Эмми, при всей своей мещанской ограниченности обладавшая известной чуткостью ко всему, что касалось мужа, жаловалась отцу: «У Коха настроение кислое, весь день и даже ночью он занят. Вчера мы думали с ним вечером свободно провести время, предполагали покататься на санках, но не удалось: едва мы собрались, как появилась повозка, чтобы везти его к больному. Только в 10 часов вечера он вернулся домой, но уже его ждала другая повозка, и он вернулся лишь в 3 часа ночи. На другой день в 6 часов утра его вновь подняли, и он до сих пор не возвращался. Между тем у больницы его ждет уже новая повозка…»
Долгое пребывание в нищете, упреки тещи, молчаливые упреки жены, недовольство ее отца, бедность собственных родителей — все это сделало Коха предельно расчетливым, едва ли не скупым. Денежный вопрос занимал слишком много места в его мыслях, постоянные опасения, что внезапное изобилие может столь же внезапно кончиться, все время держали его в страхе. Он до смерти боялся испортить отношения с жителями Раквица, особенно с теми, кто был побогаче. А они — они не щадили ни его сил, ни самолюбия. Его могли вызывать по любому пустяку в поместье какой-нибудь выжившей из ума старухи, среди ночи везти на тряской повозке бог знает куда, а привезя, заявить, что «голова уже у пани прошла» и доктор может отправляться восвояси. Он все молча сносил. И чем больше он терпел, тем меньше его щадили.
Одиннадцатого декабря, в день своего двадцатишестилетия, Кох решил устроить дома небольшое празднество. Были приглашены две-три супружеские пары, Эмми приготовила вкусный пирог, маленькая Гертруда не слезала с рук отца. Гости уже начали собираться, как вдруг за Кохом приехала повозка. Где-то под Раквицем у дочери сельского богача окотилась кошка. Когда девушка наклонилась, чтобы взять на руки новорожденного котенка, рассвирепевшая кошка поцарапала ей щеку.

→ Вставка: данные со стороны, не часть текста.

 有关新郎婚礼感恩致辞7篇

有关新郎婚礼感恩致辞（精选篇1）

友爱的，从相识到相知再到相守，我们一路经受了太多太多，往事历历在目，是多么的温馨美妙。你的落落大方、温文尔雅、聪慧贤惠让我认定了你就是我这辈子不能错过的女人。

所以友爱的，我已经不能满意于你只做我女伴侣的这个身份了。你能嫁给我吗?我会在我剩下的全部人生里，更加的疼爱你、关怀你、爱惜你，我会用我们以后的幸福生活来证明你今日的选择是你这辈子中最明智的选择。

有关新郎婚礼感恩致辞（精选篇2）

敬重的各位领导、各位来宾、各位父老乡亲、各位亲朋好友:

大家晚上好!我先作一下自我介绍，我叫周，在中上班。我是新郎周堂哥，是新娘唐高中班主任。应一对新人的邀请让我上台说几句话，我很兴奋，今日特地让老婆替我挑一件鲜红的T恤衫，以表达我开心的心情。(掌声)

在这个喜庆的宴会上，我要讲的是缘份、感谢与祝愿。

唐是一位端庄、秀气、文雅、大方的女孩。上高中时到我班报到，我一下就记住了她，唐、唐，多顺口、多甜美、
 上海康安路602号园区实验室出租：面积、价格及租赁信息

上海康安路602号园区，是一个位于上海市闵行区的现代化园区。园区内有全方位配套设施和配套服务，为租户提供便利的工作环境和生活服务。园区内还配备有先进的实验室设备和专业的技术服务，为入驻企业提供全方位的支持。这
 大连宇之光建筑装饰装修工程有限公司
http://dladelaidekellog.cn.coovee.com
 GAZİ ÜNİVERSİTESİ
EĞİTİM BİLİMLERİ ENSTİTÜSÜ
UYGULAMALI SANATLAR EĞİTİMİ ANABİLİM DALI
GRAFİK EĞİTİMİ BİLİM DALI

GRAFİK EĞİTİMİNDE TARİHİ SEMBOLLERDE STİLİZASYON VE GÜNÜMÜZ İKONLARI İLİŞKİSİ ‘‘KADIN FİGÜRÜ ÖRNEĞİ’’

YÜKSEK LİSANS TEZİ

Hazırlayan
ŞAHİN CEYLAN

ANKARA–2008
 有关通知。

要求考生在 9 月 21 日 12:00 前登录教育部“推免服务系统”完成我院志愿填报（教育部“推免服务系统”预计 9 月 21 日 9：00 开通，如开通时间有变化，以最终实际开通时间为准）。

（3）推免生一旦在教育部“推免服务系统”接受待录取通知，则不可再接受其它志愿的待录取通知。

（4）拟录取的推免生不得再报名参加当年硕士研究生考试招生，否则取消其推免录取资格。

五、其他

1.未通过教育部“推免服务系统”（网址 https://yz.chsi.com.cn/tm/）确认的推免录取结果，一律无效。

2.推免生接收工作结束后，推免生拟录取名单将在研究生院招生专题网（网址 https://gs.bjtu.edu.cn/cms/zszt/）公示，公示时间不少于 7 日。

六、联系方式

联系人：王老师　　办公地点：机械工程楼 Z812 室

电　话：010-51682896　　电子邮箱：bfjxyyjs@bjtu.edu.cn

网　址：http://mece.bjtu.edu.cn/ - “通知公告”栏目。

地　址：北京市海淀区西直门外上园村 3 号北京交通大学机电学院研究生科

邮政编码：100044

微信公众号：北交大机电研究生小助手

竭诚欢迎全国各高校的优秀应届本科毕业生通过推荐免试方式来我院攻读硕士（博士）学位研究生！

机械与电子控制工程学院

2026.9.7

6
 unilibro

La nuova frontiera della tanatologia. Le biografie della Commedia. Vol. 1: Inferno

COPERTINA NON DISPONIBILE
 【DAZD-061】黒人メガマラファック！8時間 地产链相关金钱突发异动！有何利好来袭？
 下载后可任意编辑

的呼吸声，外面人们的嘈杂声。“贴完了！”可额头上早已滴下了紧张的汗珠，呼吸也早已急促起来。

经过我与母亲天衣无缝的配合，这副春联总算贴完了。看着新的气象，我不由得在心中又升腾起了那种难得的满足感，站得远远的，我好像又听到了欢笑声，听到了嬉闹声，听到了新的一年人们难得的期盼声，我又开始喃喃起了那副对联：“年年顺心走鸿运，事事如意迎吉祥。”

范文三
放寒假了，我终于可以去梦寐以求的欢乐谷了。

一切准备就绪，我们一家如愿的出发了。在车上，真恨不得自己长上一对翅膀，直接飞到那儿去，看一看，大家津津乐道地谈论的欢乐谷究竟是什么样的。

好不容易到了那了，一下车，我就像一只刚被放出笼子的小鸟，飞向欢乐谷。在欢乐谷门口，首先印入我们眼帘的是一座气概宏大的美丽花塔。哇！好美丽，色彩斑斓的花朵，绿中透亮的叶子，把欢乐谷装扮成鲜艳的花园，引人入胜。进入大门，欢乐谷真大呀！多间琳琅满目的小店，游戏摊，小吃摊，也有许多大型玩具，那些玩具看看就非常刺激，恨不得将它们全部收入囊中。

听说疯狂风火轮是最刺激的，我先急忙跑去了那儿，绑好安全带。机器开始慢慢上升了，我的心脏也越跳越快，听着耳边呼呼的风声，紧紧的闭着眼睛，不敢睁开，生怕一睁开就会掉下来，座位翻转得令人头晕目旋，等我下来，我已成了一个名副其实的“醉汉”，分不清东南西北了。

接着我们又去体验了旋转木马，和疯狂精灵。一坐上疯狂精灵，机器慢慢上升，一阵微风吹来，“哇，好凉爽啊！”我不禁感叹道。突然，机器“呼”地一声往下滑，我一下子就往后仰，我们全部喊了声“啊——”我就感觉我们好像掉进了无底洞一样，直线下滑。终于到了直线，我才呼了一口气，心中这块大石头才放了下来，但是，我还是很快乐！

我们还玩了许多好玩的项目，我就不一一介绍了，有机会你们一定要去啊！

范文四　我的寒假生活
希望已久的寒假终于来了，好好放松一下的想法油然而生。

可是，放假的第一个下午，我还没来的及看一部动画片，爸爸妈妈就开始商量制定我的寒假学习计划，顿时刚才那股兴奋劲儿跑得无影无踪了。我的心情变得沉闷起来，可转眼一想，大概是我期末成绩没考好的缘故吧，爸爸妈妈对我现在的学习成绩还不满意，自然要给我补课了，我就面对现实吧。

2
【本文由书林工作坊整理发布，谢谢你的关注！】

Кох промыл ранку, заклеил ее пластырем и — не сдержался — сказал:
— Неужели вы не могли привезти девушку ко мне? Из-за такого пустяка мне пришлось полчаса трястись на вашей подводе…
— Мы вам, доктор, за беспокойство уплатим, — цинично ответил папаша. — Ежели бы везти к вам дочку, так трястись пришлось бы ей…
Когда Кох вернулся домой, было уже десять часов. Гости скучали, с нетерпением поглядывали на двери кухни, откуда соблазнительно пахло пирогом. Наконец вернулся виновник торжества, и все оживились. Но едва уселись за стол, как у дверей послышалось ржание чужой лошади. Не говоря ни слова, Кох снова уехал в далекое село, принимать роды. Вернулся он на заре, а в половине четвертого за ним опять приехали. И так продолжалось до следующей ночи. Ни часа покоя, ни минуты отдыха. Зато, как писал он отцу, повествуя об этом дне, «я уже имею доходу около 1700 талеров»…
Но Кох никогда бы не стал Кохом, если бы деньги способны были затмить всю прелесть его профессии. Пока что «прелесть» эта заключалась в прописывании шаблонных рецептов и в чувстве беспомощности перед лицом мало-мальски серьезных болезней. Все больше и больше убеждался он, что для того, чтобы лечить, надо знать. А что, например, знал он о дифтерии? Чем мог помочь, стоя у изголовья задыхающегося ребенка? Да и был ли на свете такой врач, который хоть что-нибудь знал о причинах этой страшной болезни, сотнями и тысячами убивающей детей?!